▶ [Written problem]:
Rewrite the items from the line containing "Among point 292,101, point" through the last line of the items as a numbered list, leaving out blank lines.

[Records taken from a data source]

———

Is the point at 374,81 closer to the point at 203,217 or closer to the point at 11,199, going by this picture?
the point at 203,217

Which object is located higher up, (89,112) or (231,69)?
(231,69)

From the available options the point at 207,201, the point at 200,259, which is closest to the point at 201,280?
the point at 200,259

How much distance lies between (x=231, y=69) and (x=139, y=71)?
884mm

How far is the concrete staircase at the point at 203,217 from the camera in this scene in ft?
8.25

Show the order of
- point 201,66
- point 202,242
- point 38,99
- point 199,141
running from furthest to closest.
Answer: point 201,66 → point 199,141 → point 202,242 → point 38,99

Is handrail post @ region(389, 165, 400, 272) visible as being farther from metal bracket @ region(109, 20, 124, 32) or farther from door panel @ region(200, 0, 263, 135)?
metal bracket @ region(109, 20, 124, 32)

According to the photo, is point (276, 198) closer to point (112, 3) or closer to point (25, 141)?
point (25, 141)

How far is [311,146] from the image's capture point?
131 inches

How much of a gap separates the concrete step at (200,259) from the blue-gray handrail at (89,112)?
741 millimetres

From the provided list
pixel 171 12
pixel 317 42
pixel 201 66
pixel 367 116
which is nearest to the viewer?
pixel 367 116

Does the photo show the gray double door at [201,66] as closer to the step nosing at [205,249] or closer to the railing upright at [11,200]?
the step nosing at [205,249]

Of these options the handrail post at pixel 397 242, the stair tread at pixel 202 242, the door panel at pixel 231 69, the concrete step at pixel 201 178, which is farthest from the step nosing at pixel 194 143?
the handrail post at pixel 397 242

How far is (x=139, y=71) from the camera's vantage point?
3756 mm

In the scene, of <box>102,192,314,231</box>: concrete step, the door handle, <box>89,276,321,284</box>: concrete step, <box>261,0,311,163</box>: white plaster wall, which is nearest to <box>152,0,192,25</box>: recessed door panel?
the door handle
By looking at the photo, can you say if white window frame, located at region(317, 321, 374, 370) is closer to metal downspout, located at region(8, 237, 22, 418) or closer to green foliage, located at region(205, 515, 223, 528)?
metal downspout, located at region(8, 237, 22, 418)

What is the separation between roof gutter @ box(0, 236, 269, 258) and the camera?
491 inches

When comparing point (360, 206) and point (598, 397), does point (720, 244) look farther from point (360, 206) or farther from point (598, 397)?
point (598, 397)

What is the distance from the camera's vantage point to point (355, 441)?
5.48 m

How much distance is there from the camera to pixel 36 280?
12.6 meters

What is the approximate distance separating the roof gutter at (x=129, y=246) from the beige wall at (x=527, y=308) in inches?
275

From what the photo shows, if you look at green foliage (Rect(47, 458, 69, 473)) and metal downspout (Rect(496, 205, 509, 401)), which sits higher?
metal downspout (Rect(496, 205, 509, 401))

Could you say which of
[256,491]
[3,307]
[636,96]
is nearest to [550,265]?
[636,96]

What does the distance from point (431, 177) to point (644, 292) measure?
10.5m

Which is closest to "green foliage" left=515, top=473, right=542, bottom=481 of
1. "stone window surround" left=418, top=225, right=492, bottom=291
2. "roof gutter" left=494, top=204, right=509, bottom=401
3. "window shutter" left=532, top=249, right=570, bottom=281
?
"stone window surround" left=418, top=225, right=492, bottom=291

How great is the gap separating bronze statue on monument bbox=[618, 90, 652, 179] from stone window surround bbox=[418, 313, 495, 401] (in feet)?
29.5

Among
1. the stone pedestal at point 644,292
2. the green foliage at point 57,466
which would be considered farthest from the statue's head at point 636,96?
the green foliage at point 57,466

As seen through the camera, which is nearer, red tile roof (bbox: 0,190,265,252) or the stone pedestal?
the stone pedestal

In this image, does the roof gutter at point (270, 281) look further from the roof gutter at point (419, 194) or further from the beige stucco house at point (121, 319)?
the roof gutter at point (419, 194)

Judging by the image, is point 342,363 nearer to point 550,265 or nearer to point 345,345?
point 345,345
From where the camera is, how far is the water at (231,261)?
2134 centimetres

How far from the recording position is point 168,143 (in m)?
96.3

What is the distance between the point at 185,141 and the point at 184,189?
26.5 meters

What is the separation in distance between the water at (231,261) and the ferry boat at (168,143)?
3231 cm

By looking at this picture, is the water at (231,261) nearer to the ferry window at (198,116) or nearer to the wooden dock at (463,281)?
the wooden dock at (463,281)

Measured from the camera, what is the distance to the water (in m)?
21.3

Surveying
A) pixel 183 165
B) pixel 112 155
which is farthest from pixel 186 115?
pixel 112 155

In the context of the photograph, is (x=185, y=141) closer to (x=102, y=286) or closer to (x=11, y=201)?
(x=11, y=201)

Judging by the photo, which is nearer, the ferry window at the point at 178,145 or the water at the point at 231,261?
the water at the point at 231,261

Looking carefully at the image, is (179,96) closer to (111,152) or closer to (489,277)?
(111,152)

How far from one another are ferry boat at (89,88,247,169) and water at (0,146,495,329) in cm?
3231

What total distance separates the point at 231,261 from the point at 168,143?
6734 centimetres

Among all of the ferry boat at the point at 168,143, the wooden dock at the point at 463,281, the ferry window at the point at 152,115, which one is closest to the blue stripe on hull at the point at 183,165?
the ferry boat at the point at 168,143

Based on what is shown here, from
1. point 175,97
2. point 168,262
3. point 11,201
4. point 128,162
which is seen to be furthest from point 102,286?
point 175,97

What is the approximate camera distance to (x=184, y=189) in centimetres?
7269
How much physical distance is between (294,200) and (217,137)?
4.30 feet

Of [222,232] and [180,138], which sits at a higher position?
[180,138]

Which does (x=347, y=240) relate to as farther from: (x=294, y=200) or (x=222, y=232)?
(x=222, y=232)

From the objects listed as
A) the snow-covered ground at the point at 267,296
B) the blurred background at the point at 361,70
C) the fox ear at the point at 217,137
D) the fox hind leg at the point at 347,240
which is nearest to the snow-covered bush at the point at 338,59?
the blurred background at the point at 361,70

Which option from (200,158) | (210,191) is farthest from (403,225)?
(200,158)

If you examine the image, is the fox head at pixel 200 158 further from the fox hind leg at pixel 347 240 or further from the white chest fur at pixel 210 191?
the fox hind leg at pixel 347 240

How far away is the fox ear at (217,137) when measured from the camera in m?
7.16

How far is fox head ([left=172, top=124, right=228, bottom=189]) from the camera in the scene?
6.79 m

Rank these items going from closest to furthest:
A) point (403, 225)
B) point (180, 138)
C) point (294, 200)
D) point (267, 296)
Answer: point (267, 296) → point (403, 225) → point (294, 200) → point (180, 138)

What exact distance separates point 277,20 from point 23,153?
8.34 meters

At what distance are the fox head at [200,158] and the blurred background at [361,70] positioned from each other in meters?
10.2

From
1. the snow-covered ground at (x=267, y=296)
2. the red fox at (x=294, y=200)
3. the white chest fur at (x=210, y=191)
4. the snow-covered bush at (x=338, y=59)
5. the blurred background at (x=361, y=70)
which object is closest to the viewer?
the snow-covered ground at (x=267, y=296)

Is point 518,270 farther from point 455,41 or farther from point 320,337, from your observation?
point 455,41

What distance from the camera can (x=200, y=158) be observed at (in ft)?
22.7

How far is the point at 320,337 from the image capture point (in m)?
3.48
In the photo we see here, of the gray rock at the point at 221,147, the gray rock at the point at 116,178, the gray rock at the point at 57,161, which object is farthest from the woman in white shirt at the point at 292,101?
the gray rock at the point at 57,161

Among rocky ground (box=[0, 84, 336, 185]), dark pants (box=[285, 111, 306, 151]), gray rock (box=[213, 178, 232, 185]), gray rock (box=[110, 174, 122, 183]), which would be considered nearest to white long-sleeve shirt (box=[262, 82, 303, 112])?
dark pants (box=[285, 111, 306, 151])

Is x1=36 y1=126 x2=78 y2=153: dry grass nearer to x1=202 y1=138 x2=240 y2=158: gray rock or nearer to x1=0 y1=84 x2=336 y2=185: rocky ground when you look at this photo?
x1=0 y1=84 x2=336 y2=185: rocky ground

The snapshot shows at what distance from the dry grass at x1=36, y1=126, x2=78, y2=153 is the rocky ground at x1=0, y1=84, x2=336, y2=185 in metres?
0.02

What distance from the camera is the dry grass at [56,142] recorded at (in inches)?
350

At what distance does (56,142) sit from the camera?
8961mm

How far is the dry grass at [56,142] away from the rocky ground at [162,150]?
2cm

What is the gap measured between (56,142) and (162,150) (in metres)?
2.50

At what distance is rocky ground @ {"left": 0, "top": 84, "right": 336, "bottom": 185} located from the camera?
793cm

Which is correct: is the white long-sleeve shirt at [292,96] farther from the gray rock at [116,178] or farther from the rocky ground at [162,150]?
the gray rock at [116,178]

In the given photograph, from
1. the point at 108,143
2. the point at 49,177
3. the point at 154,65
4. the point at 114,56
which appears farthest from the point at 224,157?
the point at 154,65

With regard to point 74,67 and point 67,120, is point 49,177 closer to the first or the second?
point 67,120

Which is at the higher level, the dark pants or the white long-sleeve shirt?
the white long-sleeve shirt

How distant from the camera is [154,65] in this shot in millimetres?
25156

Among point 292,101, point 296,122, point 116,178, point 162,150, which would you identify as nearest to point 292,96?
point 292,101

———

▶ [The result]:
1. Among point 292,101, point 296,122, point 116,178, point 162,150, which would you identify as nearest to point 292,96?
2. point 292,101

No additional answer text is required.